### Your objective:
For the string "Vietnam", find every matching line in the records and copy it.
Information shown START
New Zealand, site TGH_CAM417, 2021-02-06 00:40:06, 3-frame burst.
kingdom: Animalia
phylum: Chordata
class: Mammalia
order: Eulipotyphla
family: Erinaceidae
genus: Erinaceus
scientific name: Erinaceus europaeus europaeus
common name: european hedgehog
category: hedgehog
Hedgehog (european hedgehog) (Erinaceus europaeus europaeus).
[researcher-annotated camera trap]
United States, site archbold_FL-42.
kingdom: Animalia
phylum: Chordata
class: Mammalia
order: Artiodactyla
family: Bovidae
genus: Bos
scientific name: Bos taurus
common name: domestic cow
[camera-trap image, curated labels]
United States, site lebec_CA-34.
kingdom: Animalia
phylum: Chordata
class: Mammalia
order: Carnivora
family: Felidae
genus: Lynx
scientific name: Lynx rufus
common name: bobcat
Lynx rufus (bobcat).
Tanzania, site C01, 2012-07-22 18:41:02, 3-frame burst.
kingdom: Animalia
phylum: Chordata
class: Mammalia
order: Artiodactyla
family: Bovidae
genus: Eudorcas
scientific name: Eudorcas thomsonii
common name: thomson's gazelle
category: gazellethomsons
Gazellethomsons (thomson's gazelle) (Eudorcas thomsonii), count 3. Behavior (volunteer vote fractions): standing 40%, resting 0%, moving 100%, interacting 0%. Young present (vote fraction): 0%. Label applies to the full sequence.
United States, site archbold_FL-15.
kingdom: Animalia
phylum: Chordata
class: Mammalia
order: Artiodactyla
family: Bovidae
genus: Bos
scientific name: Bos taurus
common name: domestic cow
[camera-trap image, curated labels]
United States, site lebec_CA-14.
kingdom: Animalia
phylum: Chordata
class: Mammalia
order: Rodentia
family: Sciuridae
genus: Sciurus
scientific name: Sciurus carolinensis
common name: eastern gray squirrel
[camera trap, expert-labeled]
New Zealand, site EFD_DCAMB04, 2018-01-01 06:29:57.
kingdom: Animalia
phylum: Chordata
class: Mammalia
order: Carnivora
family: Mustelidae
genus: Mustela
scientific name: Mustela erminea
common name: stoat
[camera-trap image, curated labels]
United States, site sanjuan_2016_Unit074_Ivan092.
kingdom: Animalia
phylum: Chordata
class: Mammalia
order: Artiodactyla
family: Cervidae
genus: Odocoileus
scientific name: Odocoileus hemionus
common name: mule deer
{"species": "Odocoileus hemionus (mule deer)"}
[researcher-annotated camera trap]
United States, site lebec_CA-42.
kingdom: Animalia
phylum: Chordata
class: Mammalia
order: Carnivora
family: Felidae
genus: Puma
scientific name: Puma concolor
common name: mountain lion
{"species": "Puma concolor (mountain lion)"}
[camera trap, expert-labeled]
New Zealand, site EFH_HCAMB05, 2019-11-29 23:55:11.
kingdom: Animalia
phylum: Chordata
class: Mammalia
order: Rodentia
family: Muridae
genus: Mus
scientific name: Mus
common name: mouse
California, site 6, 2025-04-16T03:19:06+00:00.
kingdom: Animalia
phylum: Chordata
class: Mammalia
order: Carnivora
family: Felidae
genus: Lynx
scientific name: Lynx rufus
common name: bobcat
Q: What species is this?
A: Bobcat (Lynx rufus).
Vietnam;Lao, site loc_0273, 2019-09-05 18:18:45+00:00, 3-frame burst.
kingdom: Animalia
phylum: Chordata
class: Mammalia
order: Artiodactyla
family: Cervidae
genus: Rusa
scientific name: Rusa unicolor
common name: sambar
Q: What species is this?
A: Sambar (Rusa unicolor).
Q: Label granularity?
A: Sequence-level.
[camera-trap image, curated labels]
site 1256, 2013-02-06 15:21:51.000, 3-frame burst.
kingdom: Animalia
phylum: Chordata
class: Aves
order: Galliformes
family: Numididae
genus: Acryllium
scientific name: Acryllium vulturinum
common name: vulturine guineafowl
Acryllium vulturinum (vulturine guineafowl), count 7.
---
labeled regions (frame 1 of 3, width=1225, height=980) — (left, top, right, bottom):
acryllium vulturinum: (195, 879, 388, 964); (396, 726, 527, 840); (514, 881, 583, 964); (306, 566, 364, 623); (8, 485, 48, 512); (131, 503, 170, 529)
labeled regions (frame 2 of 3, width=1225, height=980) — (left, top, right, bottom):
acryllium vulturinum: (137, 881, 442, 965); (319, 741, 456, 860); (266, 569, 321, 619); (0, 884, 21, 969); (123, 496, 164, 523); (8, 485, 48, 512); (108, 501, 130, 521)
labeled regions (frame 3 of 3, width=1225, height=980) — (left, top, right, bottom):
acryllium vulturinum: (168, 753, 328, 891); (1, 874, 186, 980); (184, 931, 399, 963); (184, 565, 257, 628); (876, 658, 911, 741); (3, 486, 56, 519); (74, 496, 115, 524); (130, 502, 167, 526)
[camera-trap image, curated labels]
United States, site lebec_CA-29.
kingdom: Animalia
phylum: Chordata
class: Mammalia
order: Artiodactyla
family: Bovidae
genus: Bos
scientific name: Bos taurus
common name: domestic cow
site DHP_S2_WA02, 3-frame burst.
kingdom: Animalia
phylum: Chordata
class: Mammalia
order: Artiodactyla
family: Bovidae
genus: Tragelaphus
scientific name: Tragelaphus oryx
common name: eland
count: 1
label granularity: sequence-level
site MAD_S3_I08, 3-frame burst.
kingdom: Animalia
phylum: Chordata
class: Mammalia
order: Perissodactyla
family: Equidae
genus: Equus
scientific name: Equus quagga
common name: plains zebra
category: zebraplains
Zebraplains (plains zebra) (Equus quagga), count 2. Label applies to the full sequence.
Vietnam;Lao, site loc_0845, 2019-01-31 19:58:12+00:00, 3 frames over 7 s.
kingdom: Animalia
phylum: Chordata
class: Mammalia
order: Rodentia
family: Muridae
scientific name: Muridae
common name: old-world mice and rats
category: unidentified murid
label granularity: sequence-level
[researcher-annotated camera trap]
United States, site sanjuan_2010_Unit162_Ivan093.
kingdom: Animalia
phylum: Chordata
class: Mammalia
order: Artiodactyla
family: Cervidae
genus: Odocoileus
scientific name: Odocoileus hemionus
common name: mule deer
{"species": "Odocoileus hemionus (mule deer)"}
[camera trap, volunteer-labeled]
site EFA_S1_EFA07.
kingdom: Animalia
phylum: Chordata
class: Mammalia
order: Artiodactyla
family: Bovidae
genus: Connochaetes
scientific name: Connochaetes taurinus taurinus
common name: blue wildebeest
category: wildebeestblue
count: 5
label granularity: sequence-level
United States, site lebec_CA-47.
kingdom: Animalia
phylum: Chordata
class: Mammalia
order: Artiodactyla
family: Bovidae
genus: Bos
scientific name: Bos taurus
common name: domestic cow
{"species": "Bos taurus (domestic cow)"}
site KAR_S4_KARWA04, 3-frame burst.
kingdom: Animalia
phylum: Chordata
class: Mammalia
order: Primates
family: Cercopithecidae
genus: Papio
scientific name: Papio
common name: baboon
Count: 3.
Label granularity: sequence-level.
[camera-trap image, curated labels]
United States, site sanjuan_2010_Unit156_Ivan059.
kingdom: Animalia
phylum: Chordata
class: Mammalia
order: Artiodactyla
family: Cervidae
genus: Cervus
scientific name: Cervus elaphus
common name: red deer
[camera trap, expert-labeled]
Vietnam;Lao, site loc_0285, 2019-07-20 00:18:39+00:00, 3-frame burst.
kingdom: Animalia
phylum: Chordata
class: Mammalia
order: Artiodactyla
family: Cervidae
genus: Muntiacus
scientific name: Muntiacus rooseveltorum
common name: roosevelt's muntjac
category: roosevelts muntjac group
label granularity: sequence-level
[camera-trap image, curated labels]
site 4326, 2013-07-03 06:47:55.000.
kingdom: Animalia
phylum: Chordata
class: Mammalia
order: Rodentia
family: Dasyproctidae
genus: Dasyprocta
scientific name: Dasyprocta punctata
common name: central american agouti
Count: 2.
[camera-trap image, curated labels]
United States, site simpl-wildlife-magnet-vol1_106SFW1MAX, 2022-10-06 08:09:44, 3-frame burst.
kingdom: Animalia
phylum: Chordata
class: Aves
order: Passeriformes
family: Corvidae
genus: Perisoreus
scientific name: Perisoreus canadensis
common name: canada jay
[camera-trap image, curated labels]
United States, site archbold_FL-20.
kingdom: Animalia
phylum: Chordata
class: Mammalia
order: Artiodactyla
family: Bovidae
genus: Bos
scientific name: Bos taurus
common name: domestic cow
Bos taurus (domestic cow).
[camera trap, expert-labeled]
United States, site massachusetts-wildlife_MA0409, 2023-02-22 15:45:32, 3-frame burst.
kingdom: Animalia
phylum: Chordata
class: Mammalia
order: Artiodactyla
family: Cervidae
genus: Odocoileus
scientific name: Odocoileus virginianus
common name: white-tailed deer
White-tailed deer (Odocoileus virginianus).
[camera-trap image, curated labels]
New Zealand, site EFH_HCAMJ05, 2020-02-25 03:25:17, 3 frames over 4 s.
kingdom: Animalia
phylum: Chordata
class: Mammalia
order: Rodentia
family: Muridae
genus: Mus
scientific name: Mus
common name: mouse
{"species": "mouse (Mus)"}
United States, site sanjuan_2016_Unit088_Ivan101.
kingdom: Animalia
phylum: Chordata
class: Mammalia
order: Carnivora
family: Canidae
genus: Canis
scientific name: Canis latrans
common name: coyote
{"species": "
Information shown END
### Answer to the problem:
Vietnam;Lao, site loc_0273, 2019-09-05 18:18:45+00:00, 3-frame burst.
Vietnam;Lao, site loc_0845, 2019-01-31 19:58:12+00:00, 3 frames over 7 s.
Vietnam;Lao, site loc_0285, 2019-07-20 00:18:39+00:00, 3-frame burst.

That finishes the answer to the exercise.